Entries taken from a collection.
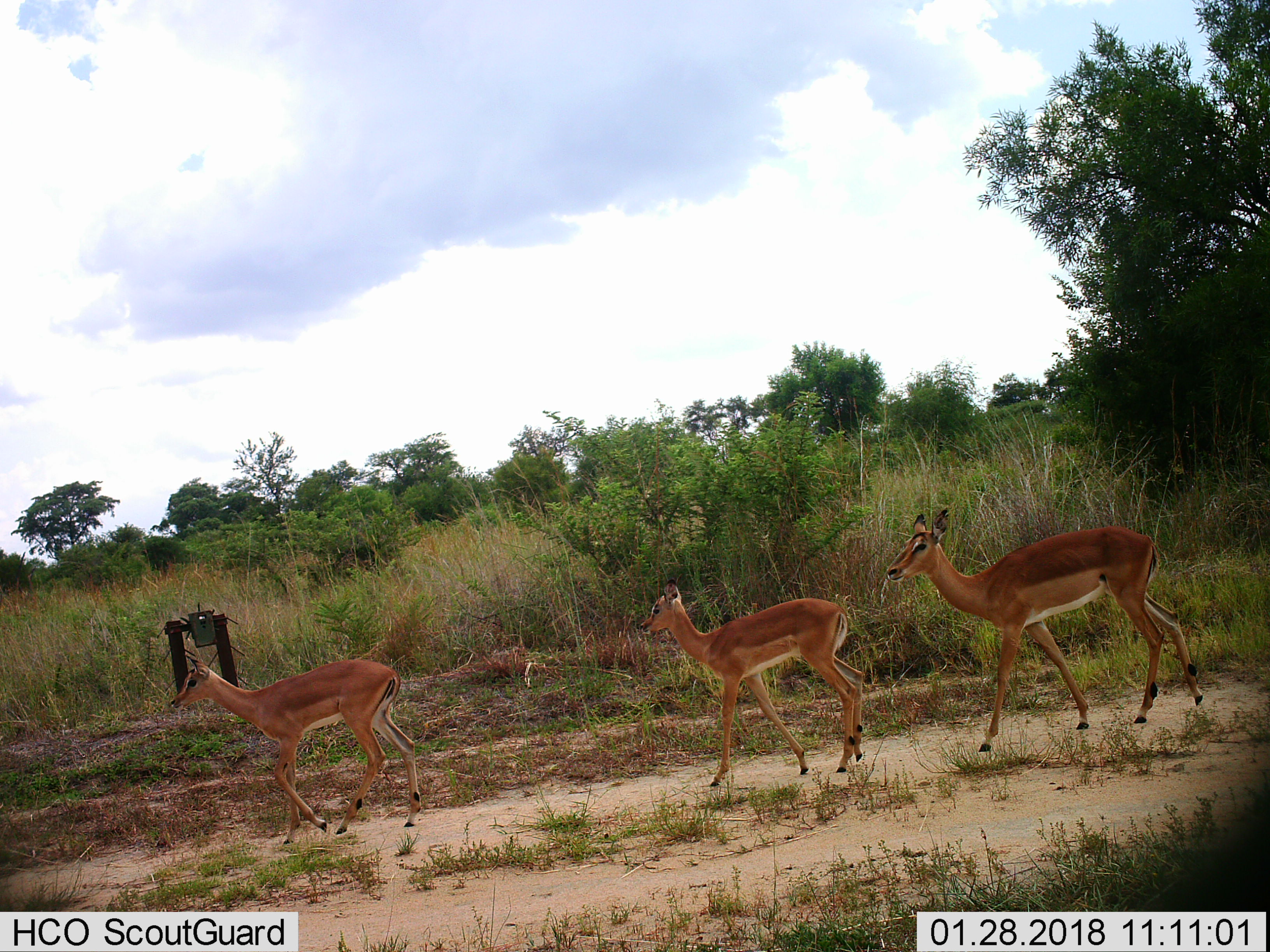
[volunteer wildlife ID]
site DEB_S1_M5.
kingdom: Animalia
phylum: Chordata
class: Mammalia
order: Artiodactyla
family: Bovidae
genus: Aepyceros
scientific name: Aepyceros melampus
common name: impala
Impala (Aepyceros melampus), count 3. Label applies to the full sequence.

...

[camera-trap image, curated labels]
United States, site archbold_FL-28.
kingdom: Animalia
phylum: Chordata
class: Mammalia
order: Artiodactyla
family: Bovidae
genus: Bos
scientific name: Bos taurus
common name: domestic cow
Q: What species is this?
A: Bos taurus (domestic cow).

About this task. Given the records above, return exactly the lines starting at the line containing "[camera-trap image, curated labels]" and ending at the line containing "A: Bos taurus (domestic cow).", including both.

Finished task.
[camera-trap image, curated labels]
United States, site archbold_FL-28.
kingdom: Animalia
phylum: Chordata
class: Mammalia
order: Artiodactyla
family: Bovidae
genus: Bos
scientific name: Bos taurus
common name: domestic cow
Q: What species is this?
A: Bos taurus (domestic cow).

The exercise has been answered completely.